The Plessy decision enshrined the concept of ‘‘separate but equal’’ in racial terms within American law. This decision would be used in later cases and statutes to deny blacks their constitutional and legal rights within many venues of American society. From birth in a hospital through education to the cemetery, Jim Crow laws were written to regulate and discriminate between the races. In other U.S. Supreme Court cases, the use of Plessy’s doctrine upheld racial classification and separation in educational settings (Cumming v. Richmond County Board of Ed (GA), 175 U.S. 528, 1899; Gong Lum v.
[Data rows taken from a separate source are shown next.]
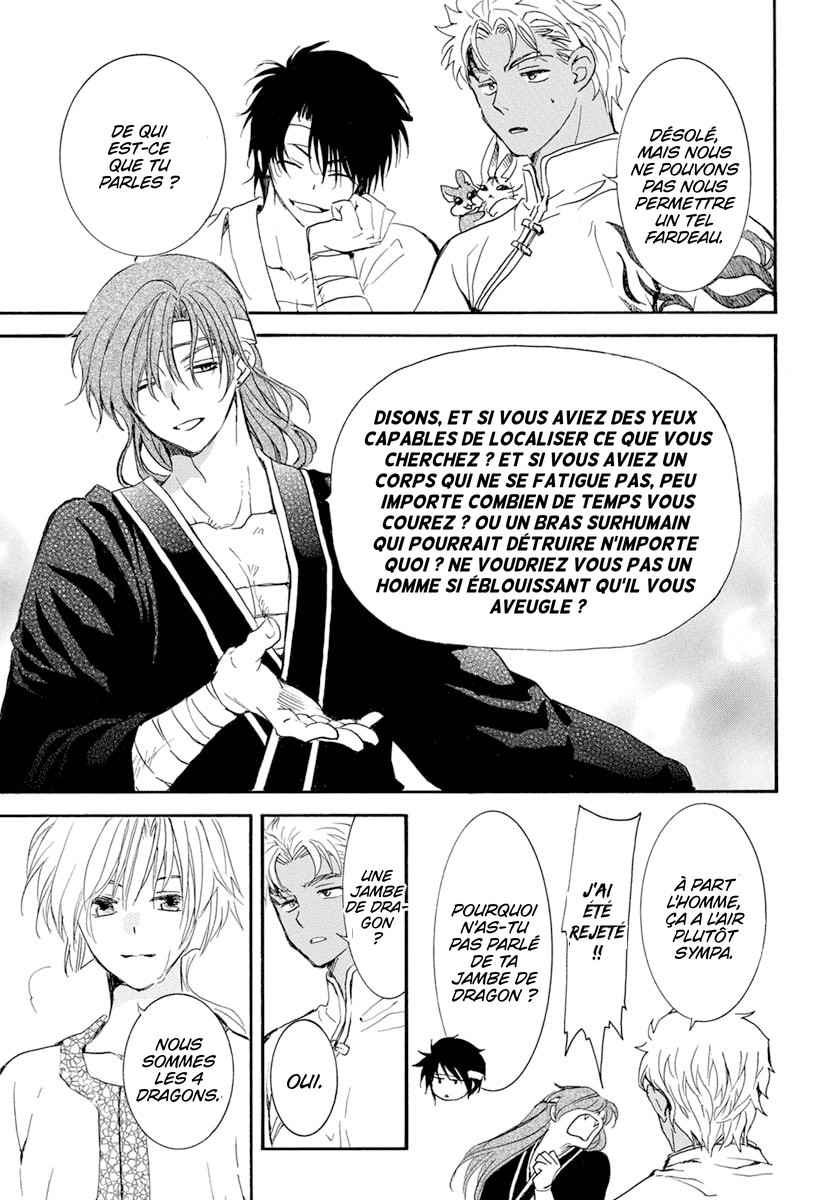 Read Akatsuki no Yona FR Manga Online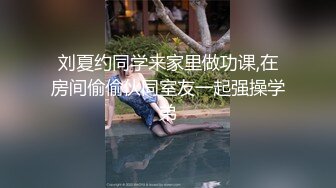 刘夏约同学来家里做功课,在房间偷偷伙同室友一起强操学弟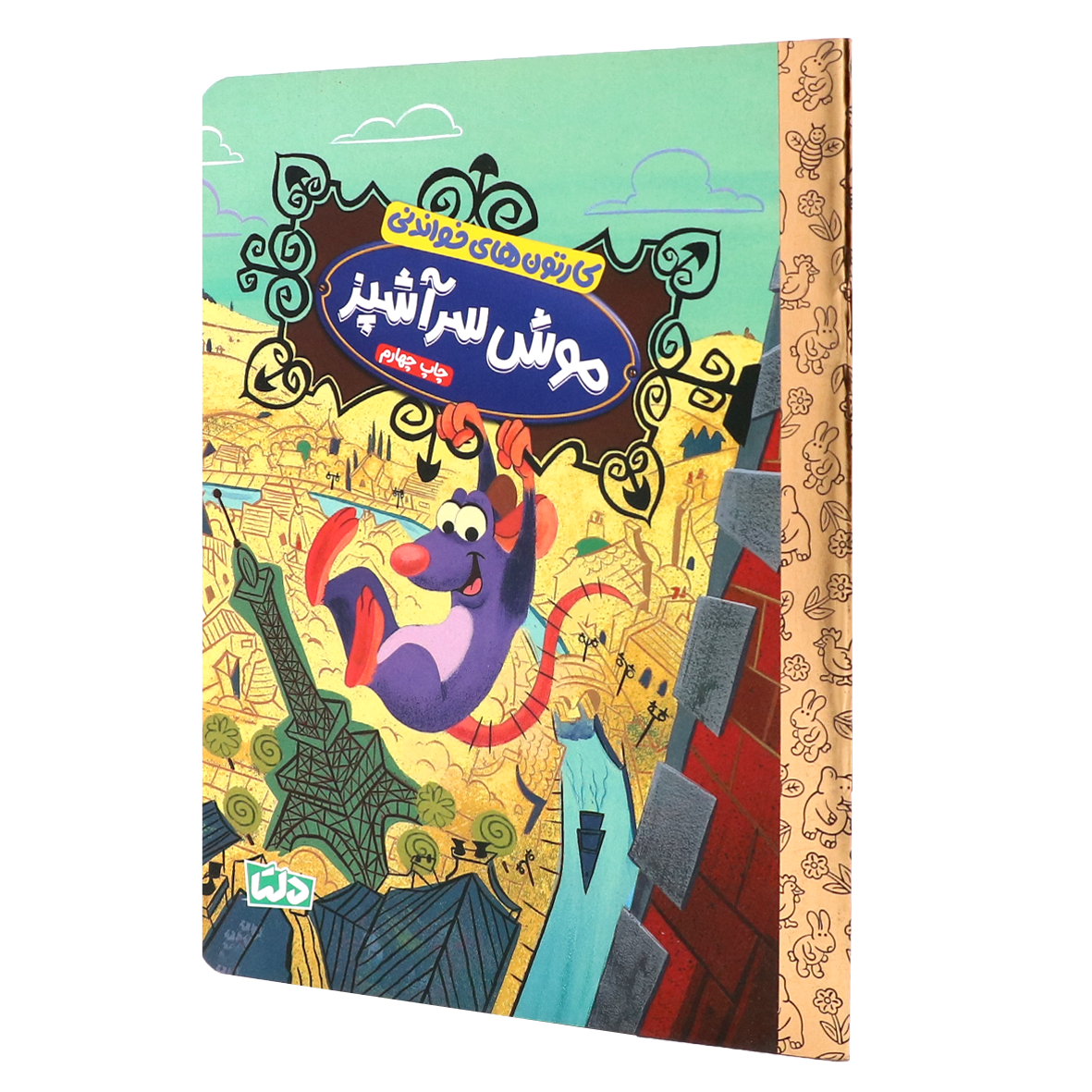 کتاب کارتون های خواندنی موش سرآشپز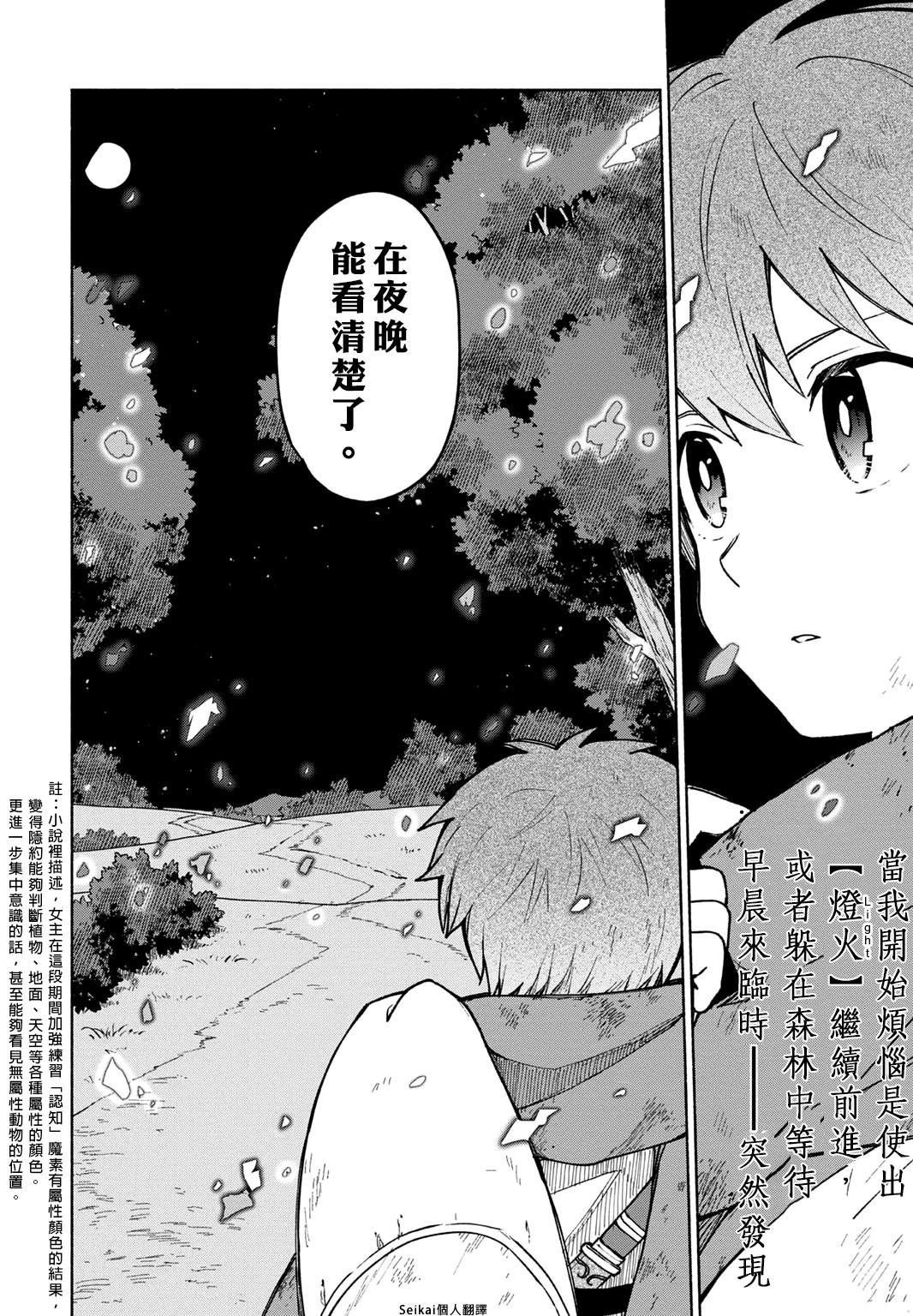 《身为女性向游戏的女主角挑战最强生存剧》漫画最新章节第4话免费下拉式在线观看章节第【24】张图片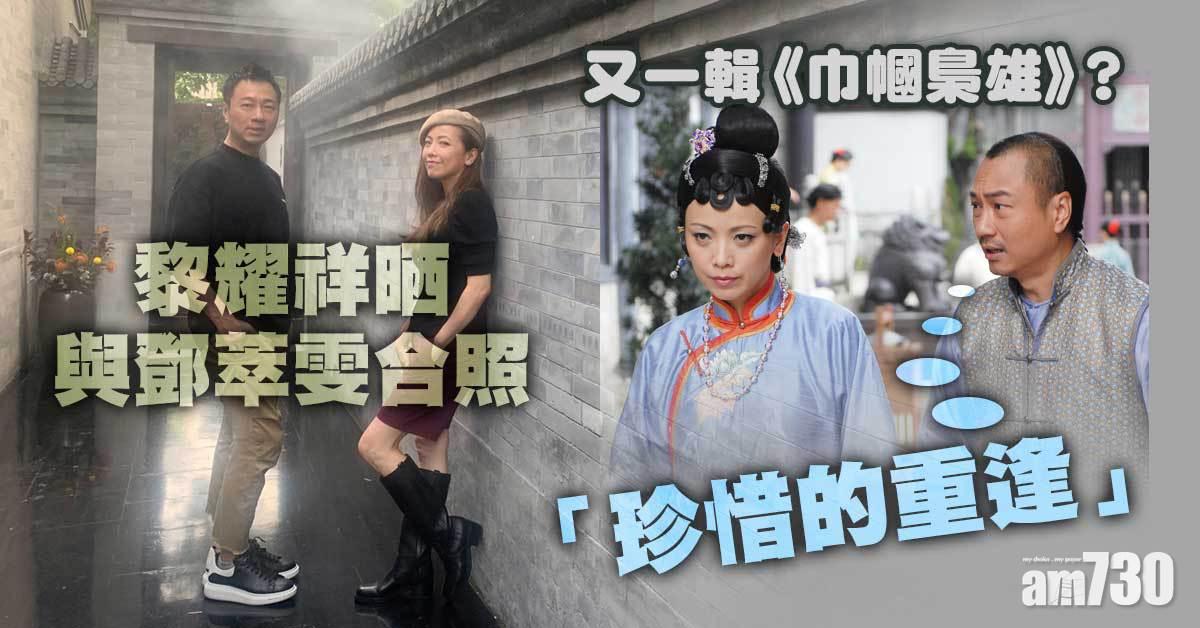 黎耀祥晒與鄧萃雯合照 傳《巾幗梟雄4》明年開拍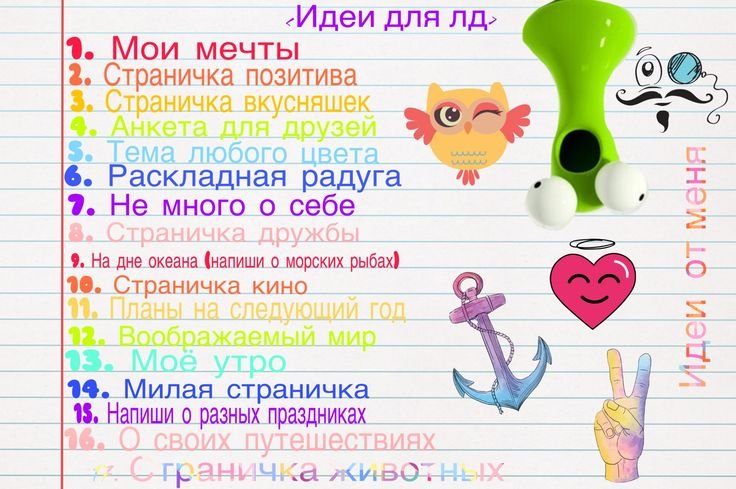 Идеи для личногожневгика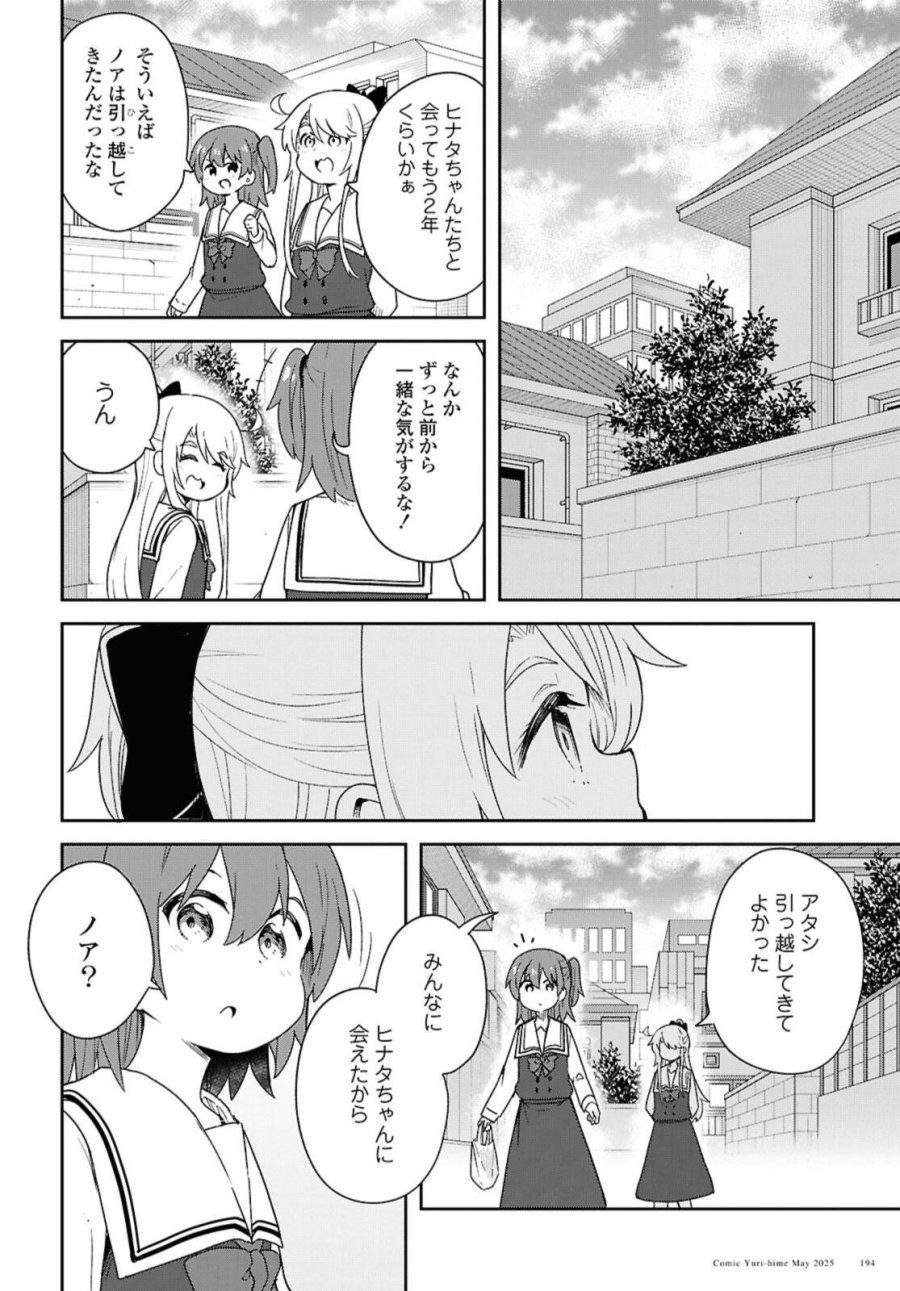 私に天使が舞い降りた！ 第131話 - Page 12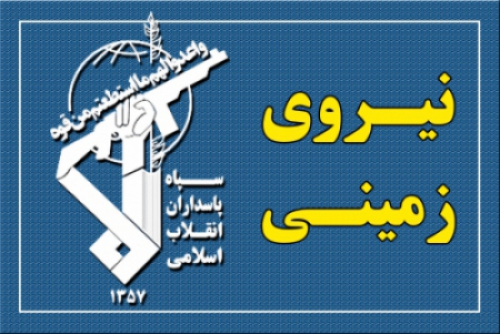 روابط عمومی قرارگاه حمزه خبرداد: انهدام یک تیم تروریستی در شمال غرب کشور/هلاکت 11 تروریست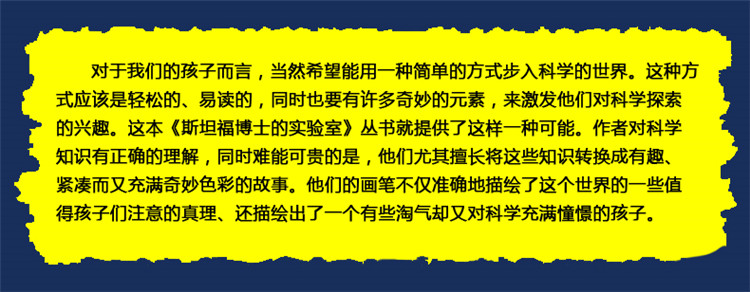 （邮储特卖）幼儿故事书斯坦福的实验室全套4册包邮趣味游戏书科学启蒙教育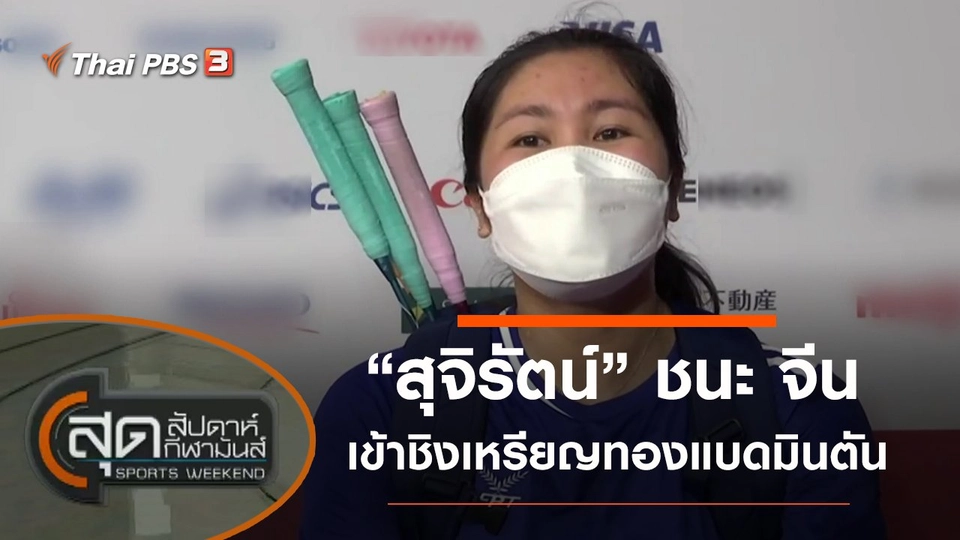 ประเด็นข่าว (4 ก.ย. 64)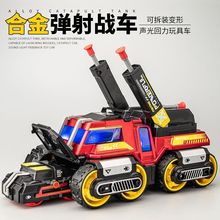 合金三合一弹射车变形战车模型仿真摩托车摆件儿童玩具小汽车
Rice, 274 U.S. 78, 1927).
As one scholar has noted, however, blacks used Plessy to fight against segregated schooling, particularly by challenging states to uphold the ‘‘equal’’ part of ‘‘separate but equal.’’ Through organizations such as the National Association for the Advancement of Colored People, blacks would challenge Plessy’s ‘‘separate but equal’’ finding through the first half of the twentieth century. Again, the focus on educational opportunities would serve as the foundation for these challenges, starting with graduate education and law schools (Missouri ex rel. Gaines v. Canada, 305 U.S. 337, 1938; Sweatt v. Painter, 339 U.S. 629, 1950; McLaurin v. Oklahoma State Regents, 339 U.S. 816, 1950). Ultimately, these challenges culminated in the U.S. Supreme Court’s declaration, in Brown vs. Board of Education (347 U.S. 483, 1954), that ‘‘in the field of public education, the doctrine of ‘separate but equal’ has no place. Separate educational facilities are inherently unequal’’ and thus the rejection of the Plessy decision.